Dünyanın saygın ülkelerinde üniversite rektörlük seçimleri asla kamuoyu gündemini kaplamaz. Çünkü üniversitenin mali, idari ve akademik olarak sürdürülebilirliği o üniversitenin öğrencisinden akademisyenine kadar herkesin katkı sağladığı kökleşmiş geleneklere bağlı olarak şekillenir ve dünyadaki varlığı buna göre değerlendirilir.

Üniversitelerin tarihi 10 yüzyıl önceye kadar gitmekte ve günümüzde de toplumsal değişimin öncülüğü yapan kurumların başında gelmektedir. Geçen yüzyılda daha çok bölgesel dinamik ve kalkınmanın lokomotifi rolünü oynasalar da şimdilerde küresel ölçekte hizmet üreten bilim merkezleri olarak teknolojik, ekonomik ve sosyal dönüşümlerin öncüsü sıfatlarına evrilmişlerdir.

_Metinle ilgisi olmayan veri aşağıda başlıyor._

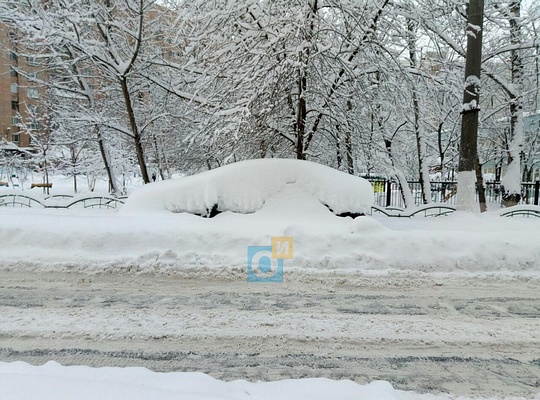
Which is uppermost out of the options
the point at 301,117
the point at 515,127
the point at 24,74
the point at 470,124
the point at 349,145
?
the point at 24,74

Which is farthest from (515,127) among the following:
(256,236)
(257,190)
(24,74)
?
(24,74)

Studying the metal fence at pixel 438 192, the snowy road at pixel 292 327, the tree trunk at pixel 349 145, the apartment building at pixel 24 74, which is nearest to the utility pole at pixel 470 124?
the tree trunk at pixel 349 145

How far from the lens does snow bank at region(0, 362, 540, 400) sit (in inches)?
79.1

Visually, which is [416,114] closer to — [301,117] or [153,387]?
[301,117]

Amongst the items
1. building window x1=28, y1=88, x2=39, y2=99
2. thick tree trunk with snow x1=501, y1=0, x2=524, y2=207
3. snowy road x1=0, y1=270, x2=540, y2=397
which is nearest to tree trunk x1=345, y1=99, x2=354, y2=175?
snowy road x1=0, y1=270, x2=540, y2=397

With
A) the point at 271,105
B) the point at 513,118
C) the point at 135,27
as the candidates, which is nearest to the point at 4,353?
the point at 271,105

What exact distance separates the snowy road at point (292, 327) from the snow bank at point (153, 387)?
9.3 inches

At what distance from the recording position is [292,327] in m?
3.46

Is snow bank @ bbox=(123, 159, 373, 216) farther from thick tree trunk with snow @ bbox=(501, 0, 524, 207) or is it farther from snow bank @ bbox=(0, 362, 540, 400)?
thick tree trunk with snow @ bbox=(501, 0, 524, 207)

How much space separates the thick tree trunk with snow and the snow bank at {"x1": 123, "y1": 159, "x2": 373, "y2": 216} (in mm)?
8019

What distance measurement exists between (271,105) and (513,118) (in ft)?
30.0

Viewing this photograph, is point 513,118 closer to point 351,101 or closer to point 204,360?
point 351,101

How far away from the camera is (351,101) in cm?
855

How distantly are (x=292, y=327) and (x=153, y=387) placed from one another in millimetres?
1554
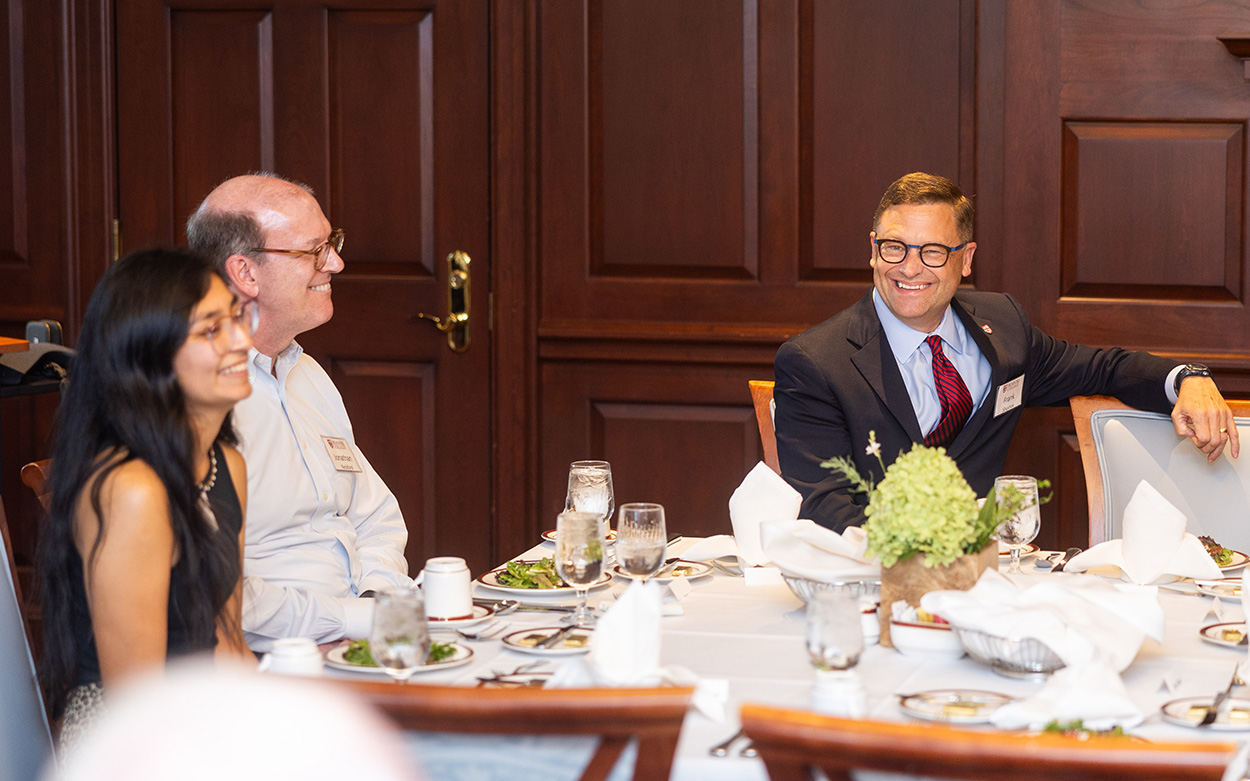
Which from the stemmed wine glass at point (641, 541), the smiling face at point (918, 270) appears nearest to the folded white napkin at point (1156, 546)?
the stemmed wine glass at point (641, 541)

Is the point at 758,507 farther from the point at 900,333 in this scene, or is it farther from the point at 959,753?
the point at 959,753

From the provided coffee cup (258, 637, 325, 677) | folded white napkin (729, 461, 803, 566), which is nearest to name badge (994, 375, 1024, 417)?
folded white napkin (729, 461, 803, 566)

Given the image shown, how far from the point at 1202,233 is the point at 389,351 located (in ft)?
7.93

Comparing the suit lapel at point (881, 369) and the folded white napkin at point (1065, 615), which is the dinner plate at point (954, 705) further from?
the suit lapel at point (881, 369)

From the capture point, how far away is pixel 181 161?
14.2 ft

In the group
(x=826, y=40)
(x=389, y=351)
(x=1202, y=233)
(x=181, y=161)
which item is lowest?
(x=389, y=351)

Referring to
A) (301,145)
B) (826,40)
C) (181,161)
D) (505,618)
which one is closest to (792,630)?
(505,618)

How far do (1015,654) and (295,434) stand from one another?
4.32ft

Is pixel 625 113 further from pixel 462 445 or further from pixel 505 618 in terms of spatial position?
pixel 505 618

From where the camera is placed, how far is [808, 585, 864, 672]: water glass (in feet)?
4.68

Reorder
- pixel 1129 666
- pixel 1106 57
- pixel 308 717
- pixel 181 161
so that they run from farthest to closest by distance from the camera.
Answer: pixel 181 161
pixel 1106 57
pixel 1129 666
pixel 308 717

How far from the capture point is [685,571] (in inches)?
84.5

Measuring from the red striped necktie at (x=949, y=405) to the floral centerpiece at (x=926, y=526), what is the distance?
3.60 ft

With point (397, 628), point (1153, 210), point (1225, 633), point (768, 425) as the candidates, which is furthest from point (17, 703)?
point (1153, 210)
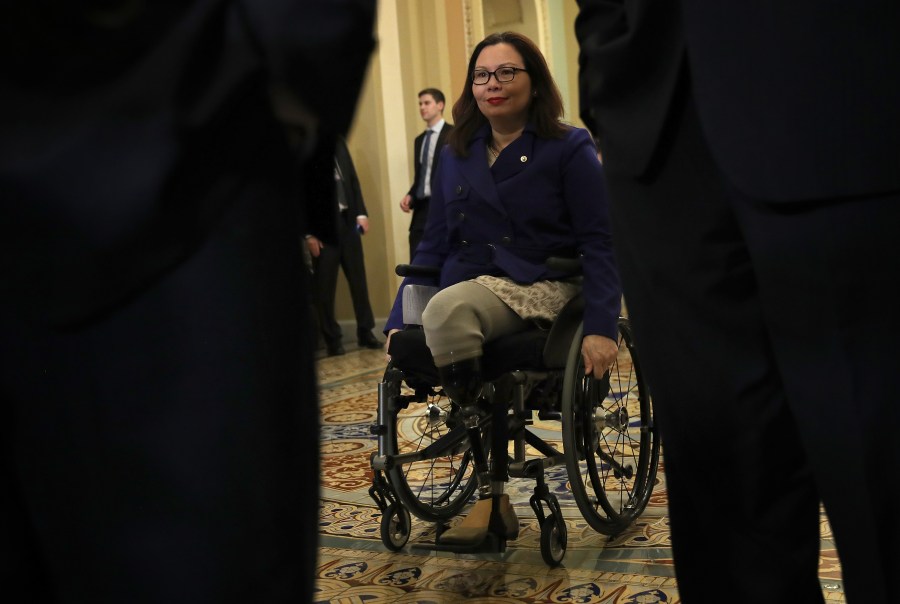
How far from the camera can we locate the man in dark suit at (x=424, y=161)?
25.3ft

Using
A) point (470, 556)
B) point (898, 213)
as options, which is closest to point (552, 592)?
point (470, 556)

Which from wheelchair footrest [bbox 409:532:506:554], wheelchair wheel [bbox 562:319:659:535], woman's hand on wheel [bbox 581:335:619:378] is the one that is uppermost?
woman's hand on wheel [bbox 581:335:619:378]

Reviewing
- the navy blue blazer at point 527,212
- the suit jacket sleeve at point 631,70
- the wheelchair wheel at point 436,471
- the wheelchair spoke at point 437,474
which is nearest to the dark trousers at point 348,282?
the wheelchair spoke at point 437,474

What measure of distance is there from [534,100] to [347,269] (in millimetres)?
5402

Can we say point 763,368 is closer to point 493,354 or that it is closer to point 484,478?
point 493,354

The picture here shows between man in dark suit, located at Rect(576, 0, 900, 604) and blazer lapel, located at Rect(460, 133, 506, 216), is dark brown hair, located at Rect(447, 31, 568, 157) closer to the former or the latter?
blazer lapel, located at Rect(460, 133, 506, 216)

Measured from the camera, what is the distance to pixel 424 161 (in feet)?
25.8

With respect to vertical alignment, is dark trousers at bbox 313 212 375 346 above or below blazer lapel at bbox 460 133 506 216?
below

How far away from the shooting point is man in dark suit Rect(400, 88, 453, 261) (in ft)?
25.3

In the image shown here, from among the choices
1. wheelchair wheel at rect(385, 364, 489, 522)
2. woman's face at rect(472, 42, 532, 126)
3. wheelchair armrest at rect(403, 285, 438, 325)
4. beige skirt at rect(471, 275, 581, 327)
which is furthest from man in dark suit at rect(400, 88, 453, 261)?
beige skirt at rect(471, 275, 581, 327)

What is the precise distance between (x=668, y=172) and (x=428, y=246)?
1.81m

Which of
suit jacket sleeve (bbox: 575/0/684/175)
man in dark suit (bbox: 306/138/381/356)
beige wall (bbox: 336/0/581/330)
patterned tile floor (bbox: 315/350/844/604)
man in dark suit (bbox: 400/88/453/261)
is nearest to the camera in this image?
suit jacket sleeve (bbox: 575/0/684/175)

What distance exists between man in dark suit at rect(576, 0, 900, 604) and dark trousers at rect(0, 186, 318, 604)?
0.52 metres

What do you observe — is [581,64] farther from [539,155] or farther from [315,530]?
[539,155]
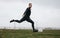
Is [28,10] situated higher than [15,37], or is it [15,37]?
[28,10]

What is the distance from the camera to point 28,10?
1677 cm

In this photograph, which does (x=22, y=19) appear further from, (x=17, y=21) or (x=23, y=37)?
(x=23, y=37)

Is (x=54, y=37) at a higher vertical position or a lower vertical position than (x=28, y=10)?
lower

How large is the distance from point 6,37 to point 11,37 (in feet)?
0.82

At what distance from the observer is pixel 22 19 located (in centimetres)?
1755

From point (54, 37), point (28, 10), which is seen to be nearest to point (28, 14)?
point (28, 10)

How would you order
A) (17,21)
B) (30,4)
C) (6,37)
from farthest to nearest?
(17,21)
(30,4)
(6,37)

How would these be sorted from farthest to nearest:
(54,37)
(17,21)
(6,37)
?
(17,21), (54,37), (6,37)

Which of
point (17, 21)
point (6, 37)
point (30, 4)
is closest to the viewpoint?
point (6, 37)

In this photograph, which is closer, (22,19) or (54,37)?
(54,37)

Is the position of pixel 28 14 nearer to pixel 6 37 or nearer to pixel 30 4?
pixel 30 4

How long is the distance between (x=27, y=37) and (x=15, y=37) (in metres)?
0.62

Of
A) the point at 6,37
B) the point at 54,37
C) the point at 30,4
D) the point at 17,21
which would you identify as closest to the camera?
the point at 6,37

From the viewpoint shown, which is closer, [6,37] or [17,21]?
[6,37]
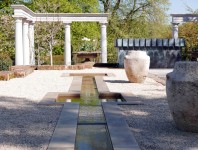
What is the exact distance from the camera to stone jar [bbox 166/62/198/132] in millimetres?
4934

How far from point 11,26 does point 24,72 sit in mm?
12480

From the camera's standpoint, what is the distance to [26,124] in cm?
589

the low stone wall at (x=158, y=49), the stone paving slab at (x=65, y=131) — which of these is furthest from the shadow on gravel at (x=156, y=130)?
the low stone wall at (x=158, y=49)

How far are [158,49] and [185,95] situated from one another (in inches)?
806

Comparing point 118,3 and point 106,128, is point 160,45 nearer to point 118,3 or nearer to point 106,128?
point 118,3

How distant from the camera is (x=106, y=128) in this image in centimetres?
558

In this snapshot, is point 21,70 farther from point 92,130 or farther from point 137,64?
point 92,130

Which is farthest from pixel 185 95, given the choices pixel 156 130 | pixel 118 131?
pixel 118 131

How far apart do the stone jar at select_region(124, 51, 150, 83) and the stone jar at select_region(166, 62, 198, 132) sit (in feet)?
22.8

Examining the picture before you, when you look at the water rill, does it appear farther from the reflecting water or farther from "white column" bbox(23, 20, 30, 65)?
"white column" bbox(23, 20, 30, 65)

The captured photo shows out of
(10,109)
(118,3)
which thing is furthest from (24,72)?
(118,3)

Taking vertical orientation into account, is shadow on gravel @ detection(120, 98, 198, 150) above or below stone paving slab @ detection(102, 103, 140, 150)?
below

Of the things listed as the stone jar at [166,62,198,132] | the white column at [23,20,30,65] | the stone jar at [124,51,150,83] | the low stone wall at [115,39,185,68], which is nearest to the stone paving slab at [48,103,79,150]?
the stone jar at [166,62,198,132]

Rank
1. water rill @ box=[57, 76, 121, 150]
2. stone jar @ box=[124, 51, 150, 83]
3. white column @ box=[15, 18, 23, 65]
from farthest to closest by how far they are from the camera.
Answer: white column @ box=[15, 18, 23, 65] → stone jar @ box=[124, 51, 150, 83] → water rill @ box=[57, 76, 121, 150]
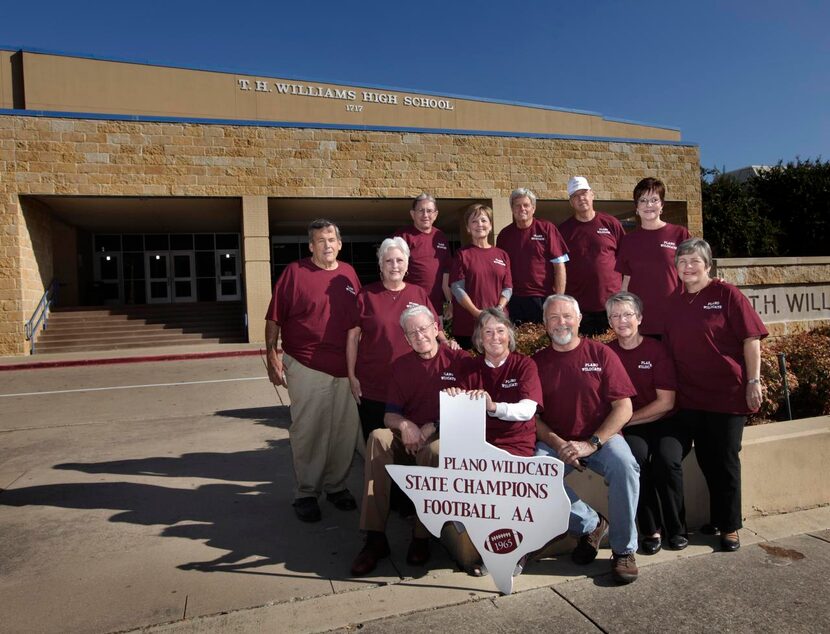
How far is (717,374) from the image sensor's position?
3.61 metres

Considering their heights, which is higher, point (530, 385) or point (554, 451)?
point (530, 385)

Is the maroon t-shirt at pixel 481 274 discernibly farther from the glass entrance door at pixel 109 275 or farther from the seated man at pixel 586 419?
the glass entrance door at pixel 109 275

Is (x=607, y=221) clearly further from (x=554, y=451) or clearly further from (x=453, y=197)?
(x=453, y=197)

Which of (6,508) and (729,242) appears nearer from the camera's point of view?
(6,508)

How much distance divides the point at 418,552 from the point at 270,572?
82 centimetres

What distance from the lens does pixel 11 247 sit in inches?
614

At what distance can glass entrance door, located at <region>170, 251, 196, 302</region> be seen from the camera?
87.6 feet

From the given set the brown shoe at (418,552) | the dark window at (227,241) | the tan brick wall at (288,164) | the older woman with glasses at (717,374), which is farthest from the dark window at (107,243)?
the older woman with glasses at (717,374)

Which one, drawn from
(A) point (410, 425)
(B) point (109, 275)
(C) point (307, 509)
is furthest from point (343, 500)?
(B) point (109, 275)

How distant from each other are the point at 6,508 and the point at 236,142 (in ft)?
45.9

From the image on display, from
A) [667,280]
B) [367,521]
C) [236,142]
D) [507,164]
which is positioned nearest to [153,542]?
[367,521]

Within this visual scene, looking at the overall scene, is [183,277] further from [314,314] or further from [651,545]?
[651,545]

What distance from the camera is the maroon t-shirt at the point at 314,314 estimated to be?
4203 millimetres

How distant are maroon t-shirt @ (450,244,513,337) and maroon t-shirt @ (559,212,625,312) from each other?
29.7 inches
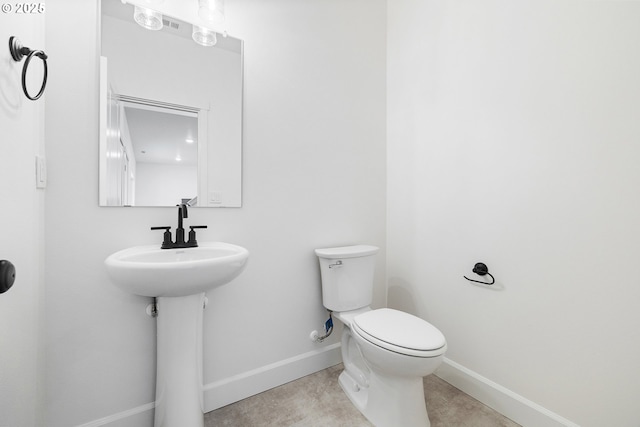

Bu evrim, kendi içlerinde de devam etmiş, kamusal gelenekçi eğitim yapılarından dev ticaret ve endüstriyel şirketleri kapsamında bulunduran zincir kampüsler şeklinde örgütlenme içerisine girmişlerdir.Eğitim ve Bilim Merkezleri hızla fark yaratan bilginin üretilmesi ve bunun da kotarılarak toplumun hizmetine bir ürün olarak sunulabilmesi imkanı içinde olağanüstü parasal değerlerin de katma değer olarak ortaya çıktığı bir gerçek ile karşılaşılmasını getirmiştir. Bir anlamda ulus ötesi ve uluslar üstü bir yapı söz konusu olmuştur.

***

Bu bağlamda ülkemize baktığımızda, üniversitelerin darbe ortamının şekillendirdiği 4 Kasım 1981 tarih ve 2547 sayılı Yükseköğretim Kanunu'yla sevk ve idare edildiğini görmekteyiz. Bu kanuna göre,Yükseköğretim Kurulu cumhurbaşkanı tarafından seçilen 7, bakanlar kurulu tarafından seçilen 7 ve üniversitelerarası kurulca seçilen 7 olmak üzere toplam 21 üyeden oluşmakta.

Süreç içinde YÖK için lağvedilmede de dahil reform düşünceleri hep dile getirildi. Rektörler de ilk zamanlar üniversite içinden öğretim üyeleri tarafından seçilecek adaylar arasından en yüksek oyu alan üç adayın Cumhurbaşkanına YÖK tarafından gönderilerek birisinin seçilmesi şeklinde tezahür ederken son yıllarda bu da değiştirilmiş, YÖK’e başvuru ve Cumhurbaşkanının ataması haline gelmiştir.

Bu tercih, o üniversitenin tanımadığı ve tanınmadığı akademisyenleri o kurumun en üst makamına atanması koşullarını da beraber getirmiştir. Bu uygulama dünyada sadece İskoçya'da var: Orada da rektör üniversite dışından olmak şartıyla 3 yıllık bir süre için ama o üniversitenin öğrencilerin oylarıyla seçilirler!

Örneğin ünlü Harvard Üniversitesi'nde rektör, mezunlar derneği tarafından atanır. Doğrusu birçok ülkede de olduğu gibi her üniversitenin kendi misyon,vizyon ve hedefleri kapsamında, liyakat ve yeterlilik esaslı, bir takım kriterleri referans alan, öğretim üyesi, idari personel ve öğrencilerin belirli ağırlıkta temsil edildiği bir kurul tarafından rektörün seçilmesidir.

***

Gelinen noktada,Türkiye’de üniversitelerin yeniden yapılandırılması bir zorunluluktur. Bu çalışma kapsamında rektörlerinin seçilmesi de ayrı bir başlık olacaktır. Özellikle rektörlerin görev ve sorumlulukları ve daha önemlisi de üniversitenin idari ve mali özerkliği, ekonomik sürdürülebilirliği öncelikli bir konudur. İdareci geçmişi ve yeterliliği olmayan rektörlerin rektör atanarak bu konuda tecrübe kazanmasının maliyeti kamu ve üniversite için çok yüksek maliyetlere yol açmaktadır.

Esasında ülkemizde Vakıf Üniversiteleri için bu uygulamalar yapılabilmektedir. Rektör seçilme kriterini üniversitenin yönetim kurulunca tespit edilmekte, seçilen aday onay için YÖK ve Cumhurbaşkanına gönderilmekte, onlar da atamayı yapmaktadırlar. Koç, Sabancı, Ekonomi gibi saygın üniversiteler liyakatlı rektör seçimleri ile her geçen gün dünya çapında değerli çalışmalara imza atmakta, skaladaki yerlerini küresel kategoride yükseltmektedir.

Umarız, üniversite reformlarını geciktirmeyiz.